I think that almost all of Xenakis' output (may be less for the electronic or percusion music) is incomparable, its very hard to find anything that sounds like it. (of course you can find music with similar traits or instrumental techniques eg. Varese, Messiaen, or spectralism - to some degree)


----------



## Alydon (May 16, 2012)

agoukass said:


> For me, it's Messiaen's Turangalila Symphony and Catalogue d' Oiseaux.


I totally agree with the Turangalila symphony, as only a year ago I was driving along to see a client and this was playing on the radio, and the only time in my life I stopped the car and listened to the end of the piece to find out what it was. Unfortunately, I missed my appointment and lost a client in the process, but it was worth it.


----------



## clavichorder (May 2, 2011)

Weston said:


> My vote probably wouldn't be what we call classical. I'd say something like Gentle Giant's "So Sincere." It has to be among the most uncanny things I've ever heard, not because it's dissonant necessarily - just really oddball.


The non classical section of this forum is what introduced to their music. I've haven't heard that song so I'll give it a listen.


----------



## clavichorder (May 2, 2011)

Strange Magic said:


> I've always enjoyed this mind-clearer:


I don't read Russian, so who wrote that? It's really cool. I wouldn't say it sounds unique from a surface listen, but definitely cool.

I translated the name: Alexander Mosolov. New one for me, thanks. It reminds me of a harsher Honegger.


----------



## Strange Magic (Sep 14, 2015)

clavichorder said:


> I don't read Russian, so who wrote that? It's really cool. I wouldn't say it sounds unique from a surface listen, but definitely cool.
> 
> I translated the name: Alexander Mosolov. New one for me, thanks. It reminds me of a harsher Honegger.
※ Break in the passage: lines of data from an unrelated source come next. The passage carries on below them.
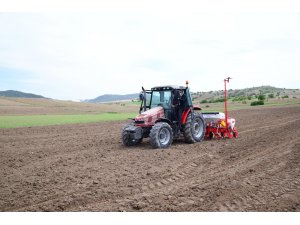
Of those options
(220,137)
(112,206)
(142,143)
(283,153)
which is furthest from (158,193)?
(220,137)

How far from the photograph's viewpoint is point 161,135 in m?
10.8

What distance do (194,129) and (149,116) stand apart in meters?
2.08

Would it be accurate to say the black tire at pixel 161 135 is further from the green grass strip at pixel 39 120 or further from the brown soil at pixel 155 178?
the green grass strip at pixel 39 120

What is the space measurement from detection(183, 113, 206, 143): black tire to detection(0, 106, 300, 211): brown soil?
1.26ft

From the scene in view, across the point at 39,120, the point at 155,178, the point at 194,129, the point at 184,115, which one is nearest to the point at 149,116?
the point at 184,115

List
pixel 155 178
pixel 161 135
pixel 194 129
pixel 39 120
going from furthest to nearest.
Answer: pixel 39 120
pixel 194 129
pixel 161 135
pixel 155 178

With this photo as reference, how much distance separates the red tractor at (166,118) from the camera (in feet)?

It is almost always heard as _Iron Foundry_. Here's Wikipedia: https://en.m.wikipedia.org/wiki/Iron_Foundry. As Soviet Futurist music, it does its job of suggesting what's going on in the foundry pretty well. Prokofiev's ballet, Pas d'Acier, composed for Diaghilev in 1925 and first performed in 1927, was probably fostered by the same notion of illustrating then-"modern" Soviet life, but the ballet and music were denounced both in the West and in the USSR. The Russians' complaint was that Prokofiev, then living in the West, knew nothing of Soviet life.


----------



## hpowders (Dec 23, 2013)

clara s said:


> where do you live, anyway? hahaha
> 
> Universal studios?


Ha! Ha! clara s always cracks me up!! :lol:


----------



## Kjetil Heggelund (Jan 4, 2016)

One more for Turangalila! Also Brittens Nocturnal for guitar is one (for me)  Also agree with Goldberg variations! HURRA


----------



## Klassic (Dec 19, 2015)

Messiaen is unique, period. Although his work is not the most unique I have heard. Lutoslawski is pretty damn unique. Varese is seriously unique. I don't know, I have to think about this more.

Wait, I know! It is probably something by Stockhausen. In fact, without a doubt, I can say this.


----------